Klein sees obstacles put in his way by God as a test. Not only does he embrace them, he welcomes them.
Despite taking so many hits that he couldn’t practice between several games last year, he never complained. He emerged from a victory at Miami covered with blood and bruises, but also with a gigantic smile. Even though he was in pain, he knew he had passed God’s test.
“I’m not a really good football person, but I can see why he is a leader on the football field,” Flack said. “He is a young man of integrity who has the ability to bounce back from hardship and maintain his focus. That’s the way he wants to live life. He knows it will be tough, but he welcomes adversity. That’s the kind of person anyone can follow.”
The hard part is over.
Two-a-day practices are coming to an end, marriage is beginning to feel normal and the football season is about to start. Life isn’t so hectic for Klein anymore.

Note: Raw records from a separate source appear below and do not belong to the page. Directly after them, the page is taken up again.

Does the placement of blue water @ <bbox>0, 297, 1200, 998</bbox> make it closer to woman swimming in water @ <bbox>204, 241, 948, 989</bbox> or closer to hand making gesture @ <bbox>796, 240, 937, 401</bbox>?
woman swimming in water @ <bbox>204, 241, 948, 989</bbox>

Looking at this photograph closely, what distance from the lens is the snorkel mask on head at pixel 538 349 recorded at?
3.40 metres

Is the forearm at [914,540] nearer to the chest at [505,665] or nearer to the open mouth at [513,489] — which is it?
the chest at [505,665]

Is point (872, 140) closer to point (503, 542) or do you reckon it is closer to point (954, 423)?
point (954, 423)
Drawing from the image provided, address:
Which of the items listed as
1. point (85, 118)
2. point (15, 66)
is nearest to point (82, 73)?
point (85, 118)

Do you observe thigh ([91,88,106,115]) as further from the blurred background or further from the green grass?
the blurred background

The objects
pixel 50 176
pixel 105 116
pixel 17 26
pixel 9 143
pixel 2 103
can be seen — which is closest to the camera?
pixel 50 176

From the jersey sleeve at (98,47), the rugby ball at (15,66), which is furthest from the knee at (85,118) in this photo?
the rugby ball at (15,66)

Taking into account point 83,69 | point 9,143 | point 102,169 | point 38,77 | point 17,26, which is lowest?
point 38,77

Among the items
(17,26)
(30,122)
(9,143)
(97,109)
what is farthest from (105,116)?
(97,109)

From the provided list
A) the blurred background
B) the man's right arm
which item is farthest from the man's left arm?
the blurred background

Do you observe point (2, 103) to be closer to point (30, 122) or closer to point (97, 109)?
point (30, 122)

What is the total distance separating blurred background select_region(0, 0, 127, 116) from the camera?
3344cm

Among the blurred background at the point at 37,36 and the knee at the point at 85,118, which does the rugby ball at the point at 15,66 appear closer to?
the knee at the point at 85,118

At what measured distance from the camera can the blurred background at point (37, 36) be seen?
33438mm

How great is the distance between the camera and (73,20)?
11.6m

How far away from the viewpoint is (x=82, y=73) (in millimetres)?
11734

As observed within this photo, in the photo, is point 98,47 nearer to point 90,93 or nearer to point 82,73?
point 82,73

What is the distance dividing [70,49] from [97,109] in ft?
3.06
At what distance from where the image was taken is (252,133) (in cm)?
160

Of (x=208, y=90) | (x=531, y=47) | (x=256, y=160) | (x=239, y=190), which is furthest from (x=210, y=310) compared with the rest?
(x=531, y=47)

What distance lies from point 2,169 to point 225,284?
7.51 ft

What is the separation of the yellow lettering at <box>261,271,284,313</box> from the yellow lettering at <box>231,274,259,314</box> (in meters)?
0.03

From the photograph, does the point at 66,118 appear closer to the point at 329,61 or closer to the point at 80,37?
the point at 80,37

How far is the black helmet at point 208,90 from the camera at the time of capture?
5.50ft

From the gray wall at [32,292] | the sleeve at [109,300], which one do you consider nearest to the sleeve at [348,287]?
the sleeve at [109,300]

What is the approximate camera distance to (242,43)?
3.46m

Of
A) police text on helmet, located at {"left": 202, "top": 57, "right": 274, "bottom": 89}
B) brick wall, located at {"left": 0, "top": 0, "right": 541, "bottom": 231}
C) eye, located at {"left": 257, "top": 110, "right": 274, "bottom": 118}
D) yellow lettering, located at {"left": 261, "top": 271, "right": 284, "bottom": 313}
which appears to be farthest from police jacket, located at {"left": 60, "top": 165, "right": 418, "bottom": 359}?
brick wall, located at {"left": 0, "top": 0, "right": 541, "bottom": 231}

He has managed his schedule and put in the hard work. Now he needs to take all he has learned into games.
Klein says he can improve in all areas. But the biggest difference should come as a passer. He adjusted his throwing mechanics over the summer and thinks he is ready to prove he can make consistent, pinpoint throws. He may need to in order to keep himself healthy and his offense balanced.
He gained loads of confidence after throwing for 480 yards and six touchdowns in K-State’s spring game.
“He’s looking real good,” senior receiver Chris Harper said. “He is getting it out way quicker. He’s even surprising me. He’s got a lot more zip on it and he’s a lot more confident.”
It wasn’t easy for Klein to get here. It took years of hard work. The majority of that labor may be over, but it won’t mean much if K-State doesn’t win big this season.
Klein understands the pressure and realizes a lot of people are relying on him. But he isn’t worried.
His personal goals haven’t changed since he got to K-State. Above all else, he still wants to help others.
He is never too busy.
“What I really want is for the Lord to be glorified by whatever he allows me to do,” Klein said. “As long as I do that, I will be happy.
“Is winning fun? Of course, we all want to win and gain yards, but being able to glorify the Lord with all that he has given me through football is more important.”